Let \({\bf{x}}\left( t \right)\) and \({\bf{y}}\left( t \right)\) be cubic Bézier curves with control points \(\left\{ {{{\bf{p}}_{\bf{o}}}{\bf{,}}{{\bf{p}}_{\bf{1}}}{\bf{,}}{{\bf{p}}_{\bf{2}}}{\bf{,}}{{\bf{p}}_{\bf{3}}}} \right\}\)and \(\left\{ {{{\bf{p}}_{\bf{3}}}{\bf{,}}{{\bf{p}}_{\bf{4}}}{\bf{,}}{{\bf{p}}_{\bf{5}}}{\bf{,}}{{\bf{p}}_{\bf{6}}}} \right\}\) respectively, so that \({\bf{x}}\left( t \right)\) and \({\bf{y}}\left( t \right)\) are joined at \({{\bf{p}}_3}\) . The following questions refer to the curve consisting of \({\bf{x}}\left( t \right)\) followed by \(y\left( t \right)\). For simplicity, assume that the curve is in \({\mathbb{R}^2}\).

a. What condition on the control points will guarantee that the curve has \({C^1}\) continuity at \({{\bf{p}}_3}\) ? Justify your answer.

b.
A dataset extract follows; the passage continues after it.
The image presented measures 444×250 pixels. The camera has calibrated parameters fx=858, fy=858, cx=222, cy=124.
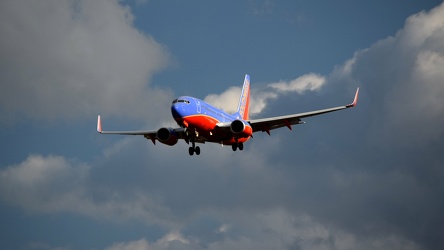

What happens when \({\bf{x'}}\left( 1 \right)\) and \({\bf{y'}}\left( 1 \right)\) are both the zero vector?

For the points \(\left\{ {{{\bf{p}}_{\bf{o}}}{\bf{,}}\,{{\bf{p}}_{\bf{1}}}{\bf{,}}\,{{\bf{p}}_{\bf{2}}}{\bf{,}}{{\bf{p}}_{\bf{3}}}} \right\}\), \({\rm{x}}\left( t \right)\) has the standard parameterization as \({\bf{x}}\left( t \right) = \left( {1 - 3t + 3{t^2} - {t^3}} \right){{\bf{p}}_o} + \left( {3t - 6{t^2} + 3{t^3}} \right){{\bf{p}}_1} + \left( {3{t^2} - 3{t^3}} \right){{\bf{p}}_2} + {t^3}{{\bf{p}}_{\bf{3}}}\).

\({\bf{x'}}\left( t \right) = \left( { - 3t + 6t - 3{t^2}} \right){{\bf{p}}_o} + \left( {3 - 12t + 9{t^2}} \right){{\bf{p}}_1} + \left( {6t - 9{t^2}} \right){{\bf{p}}_2} + 3{t^2}{{\bf{p}}_3}\).

So, \(x'\left( 1 \right) = - 3{p_2} + 3{p_3}\) and \(x'\left( 0 \right) = - 3{p_0} + 3{p_1}\).

\(\left\{ {{{\bf{p}}_{\bf{3}}}{\bf{,}}{{\bf{p}}_{\bf{4}}}{\bf{,}}{{\bf{p}}_{\bf{5}}}{\bf{,}}{{\bf{p}}_{\bf{6}}}} \right\}\)

Replace \({{\bf{p}}_0}\) by \({{\bf{p}}_3}\) and \({{\bf{p}}_1}\) by \({{\bf{p}}_4}\).

So, \({\bf{y}}'\left( 0 \right) = - 3{{\bf{p}}_3} + 3{{\bf{p}}_4}\).

According to \({C^1}\) continuity, \({\bf{x}}'\left( 0 \right) = {\bf{y}}'\left( 0 \right)\), that is shown below:

\(\begin{array}{c} - 3{{\bf{p}}_3} + 3{{\bf{p}}_4} = - 3{{\bf{p}}_0} + 3{{\bf{p}}_1}\\{{\bf{p}}_3} = \frac{{\left( {{{\bf{p}}_4} + {{\bf{p}}_2}} \right)}}{2}\end{array}\)

It is concluded that\({{\bf{p}}_3}\)is the midpoint of the line joining\({{\bf{p}}_4}\)and\({{\bf{p}}_2}\)as\({{\bf{p}}_3} = \frac{{\left( {{{\bf{p}}_4} + {{\bf{p}}_2}} \right)}}{2}\), which is the required condition of part (a).

If\({\bf{x}}'\left( 1 \right) = {\bf{y}}'\left( 0 \right) = 0\), \({{\bf{p}}_2} = {{\bf{p}}_3} = {{\bf{p}}_4}\), as\({\bf{x'}}\left( 1 \right) = - 3{{\bf{p}}_2} + 3{{\bf{p}}_3}\), and \({\bf{y'}}\left( 0 \right) = - 3{{\bf{p}}_3} + 3{{\bf{p}}_4}\).

This concludes that the line joining \({{\bf{p}}_4}\) and \({{\bf{p}}_2}\) is \({{\bf{p}}_3}\) only, which is the required condition of part (b).